The father, Norman, was and is a bully and a thug. Legend has it – we are reminded in the first scene of the fifth installment, Love, Billy, which is currently running at the Lyric Theatre in Belfast – that he once felled 14 police men who tried to tame him. This is a relic of the influence of John Wayne and the Western, all of it expendable in any effort to create character.
Still, before long we are in territory similar to that of John McGahern’s Amongst Women, a family reunion organised by sisters for an insufferably cantankerous patriarch, waiting for Billy (here played by Joe McGann rather than reprised by Sir Kenneth Branagh) to arrive home to Belfast after many years of self-imposed exile.
There is Lorna, played by Maggie Hayes, who has been in the RUC as a detective, but who left disillusioned by the sell out that brought terrorists into government. (If that sounds like how Jim Allister might phrase it, then that’s how Lorna sounds at times, though Jim Allister could probably borrow some lines from her. He’d like the joke about PSNI standing for... well go and see it yourself.)
There is Maureen, the wee smug Christian who gets a brilliant tirade to deliver that will make her shine in an argumentative family, though Sarah Lyle doesn’t quite have the stamina for the full thrust of what Reid has written for her.
There is the tippling Ann, played by Tracy Lynch, who is warm and funny and boisterous. And then there is that grumpy Da, played with subtle echoes of the original Jimmy Ellis by George Shane. Big bad Norman has been tamed a little by his English wife, Mavis (Ger Ryan), but not really.
When father and son meet, the mix can only be inflammatory. The Martin's are a family that argue all the time. They may have moved out of the tiny house and nasty community which had cramped them into some kind of excusable desperation in the original plays, but now middle class, employed and matured into an understanding of the world, they still can’t sit at peace with each other. It isn’t just the men, it is all of them.
But quarrelling provides scope for great jokes and high drama, oratorical flourishes and flashes of violence. Reid has the imagination, the humour and the gift for a succinct line that can feed all this tension where another writer may have dried up.

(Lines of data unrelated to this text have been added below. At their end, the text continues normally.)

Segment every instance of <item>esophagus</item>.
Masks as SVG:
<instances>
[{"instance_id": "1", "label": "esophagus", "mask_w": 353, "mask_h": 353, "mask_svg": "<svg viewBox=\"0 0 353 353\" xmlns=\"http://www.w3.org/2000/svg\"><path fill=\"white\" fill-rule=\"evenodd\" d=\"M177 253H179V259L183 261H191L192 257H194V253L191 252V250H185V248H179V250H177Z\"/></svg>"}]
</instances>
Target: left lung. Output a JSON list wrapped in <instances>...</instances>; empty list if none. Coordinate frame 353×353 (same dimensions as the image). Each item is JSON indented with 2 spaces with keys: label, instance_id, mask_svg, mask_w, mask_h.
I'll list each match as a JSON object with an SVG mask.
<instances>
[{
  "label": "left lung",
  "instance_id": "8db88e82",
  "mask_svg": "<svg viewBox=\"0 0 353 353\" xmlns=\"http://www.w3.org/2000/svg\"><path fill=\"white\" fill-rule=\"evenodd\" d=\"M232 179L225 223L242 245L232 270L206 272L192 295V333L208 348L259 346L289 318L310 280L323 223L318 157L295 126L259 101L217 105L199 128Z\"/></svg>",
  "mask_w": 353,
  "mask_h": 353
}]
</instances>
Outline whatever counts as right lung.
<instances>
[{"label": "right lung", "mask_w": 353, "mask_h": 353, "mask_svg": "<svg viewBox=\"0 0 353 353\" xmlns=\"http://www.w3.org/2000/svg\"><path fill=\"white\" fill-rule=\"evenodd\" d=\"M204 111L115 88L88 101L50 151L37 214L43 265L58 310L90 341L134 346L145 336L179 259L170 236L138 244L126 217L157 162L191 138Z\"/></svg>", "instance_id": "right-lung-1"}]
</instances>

The difference between the squabbling sisters and the men is that they recover and are nice to each other again. The father and son can’t do that. 'For God’s sake, Billy,' says one of the girls. 'Everyone has rows.' It is an incredibly ironic line to deliver in a play based on argument.

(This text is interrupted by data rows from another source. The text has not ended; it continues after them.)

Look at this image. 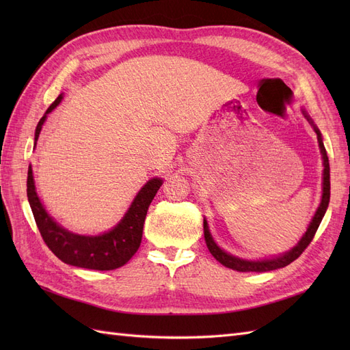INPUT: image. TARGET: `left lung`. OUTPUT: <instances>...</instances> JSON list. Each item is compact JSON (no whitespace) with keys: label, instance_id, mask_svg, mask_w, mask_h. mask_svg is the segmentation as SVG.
I'll return each mask as SVG.
<instances>
[{"label":"left lung","instance_id":"obj_1","mask_svg":"<svg viewBox=\"0 0 350 350\" xmlns=\"http://www.w3.org/2000/svg\"><path fill=\"white\" fill-rule=\"evenodd\" d=\"M305 118L310 121V124L314 126V130L317 133V140H319V146H320V150L323 154V165H324V172H323V197H321V203L317 208L315 215L311 220V224L306 229L305 235L301 238V241L296 243V245L288 251L282 254L279 257H274V258H269V260H257V261H251V260H242L238 258L235 256H230L226 251L221 250L220 247H217V243L215 242V239L211 238L210 235V230H208V225H207V220L204 219L203 221V226H204V239L207 243V248L210 251L211 256H213L220 264H224L225 267L232 269V270H237V271H254V273H261V271H270V270H276V269H282L286 267L288 264H291L292 261H295L298 258L301 254L305 251V248L310 245L317 229H319L321 220L325 215V210L328 207V201H330V165H328V157H327V152H325V147L321 139V133L320 130L317 129L315 124L312 122V120L310 118V115L306 113L305 111H302Z\"/></svg>","mask_w":350,"mask_h":350}]
</instances>
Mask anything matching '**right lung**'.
<instances>
[{"instance_id":"1","label":"right lung","mask_w":350,"mask_h":350,"mask_svg":"<svg viewBox=\"0 0 350 350\" xmlns=\"http://www.w3.org/2000/svg\"><path fill=\"white\" fill-rule=\"evenodd\" d=\"M62 100V94L52 102L45 115L38 122L35 131V146L46 115L54 111ZM161 178H153L135 196L125 216L115 228L98 237L77 235L59 226L42 206L36 194L31 166L27 171V198L38 229L48 248L70 266L90 270H113L122 267L139 250L143 237V226L147 210L162 185Z\"/></svg>"}]
</instances>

So the question is, can Billy face his father without the old curmugdeon having a heart attack, or one of them hitting the other? At the interval I have conversations with people speculating on where it might go next, with Billy at home and Norman so volatile in his rages that Billy is, perhaps, best kept away from him. Suffice it to say, none of us get it right.
And there are indications that Reid had difficulties working through this himself. There remain in the script remnants of ideas that don’t work, or don’t go anywhere – one of them, an account of Billy’s secret life, would have been better uprooted altogether.

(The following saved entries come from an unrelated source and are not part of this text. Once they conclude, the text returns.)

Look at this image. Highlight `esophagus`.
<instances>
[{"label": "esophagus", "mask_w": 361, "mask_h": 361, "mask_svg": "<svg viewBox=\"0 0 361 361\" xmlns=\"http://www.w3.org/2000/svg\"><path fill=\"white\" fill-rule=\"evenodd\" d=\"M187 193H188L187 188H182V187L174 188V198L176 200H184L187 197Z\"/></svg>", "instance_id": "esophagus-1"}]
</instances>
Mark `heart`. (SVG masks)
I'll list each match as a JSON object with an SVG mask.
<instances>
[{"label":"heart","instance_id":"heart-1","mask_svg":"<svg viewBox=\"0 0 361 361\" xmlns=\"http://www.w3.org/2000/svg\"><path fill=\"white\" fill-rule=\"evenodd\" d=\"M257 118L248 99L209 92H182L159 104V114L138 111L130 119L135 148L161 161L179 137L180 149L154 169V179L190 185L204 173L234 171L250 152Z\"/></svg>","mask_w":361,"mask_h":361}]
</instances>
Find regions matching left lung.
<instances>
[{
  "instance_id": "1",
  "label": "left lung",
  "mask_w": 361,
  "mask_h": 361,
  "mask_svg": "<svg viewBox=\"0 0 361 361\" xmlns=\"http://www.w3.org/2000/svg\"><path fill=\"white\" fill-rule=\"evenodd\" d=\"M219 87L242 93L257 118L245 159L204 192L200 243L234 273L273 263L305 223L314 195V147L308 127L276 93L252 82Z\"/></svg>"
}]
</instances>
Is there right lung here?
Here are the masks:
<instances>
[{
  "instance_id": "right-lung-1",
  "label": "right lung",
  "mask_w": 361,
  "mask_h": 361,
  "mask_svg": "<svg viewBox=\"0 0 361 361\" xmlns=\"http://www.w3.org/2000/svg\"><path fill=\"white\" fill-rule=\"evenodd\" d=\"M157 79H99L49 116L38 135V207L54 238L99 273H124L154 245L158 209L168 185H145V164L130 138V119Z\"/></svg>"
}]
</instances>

This account creates the expectation of further trouble that doesn’t materialise – a bit like the gun that, once introduced into a plot, has to be fired and isn’t. In fact, there are two apparently aborted storylines whose origins are left unexplained, and unresolved. A script editor may have sent Reid away to write another draft, lose Billy’s army career and his old girlfriend.
None of this is to say that Love, Billy is a bad play. It is a wonderful play. I have tears in my eyes at times. Rather, so much of the domestic tension is familiar, and, judging by the reaction of the audience, it is familiar to them too. It isn’t only me and Billy and John McGahern who had a da like that.
Love, Billy runs at the Lyric Theatre, Belfast until May 25, 2013.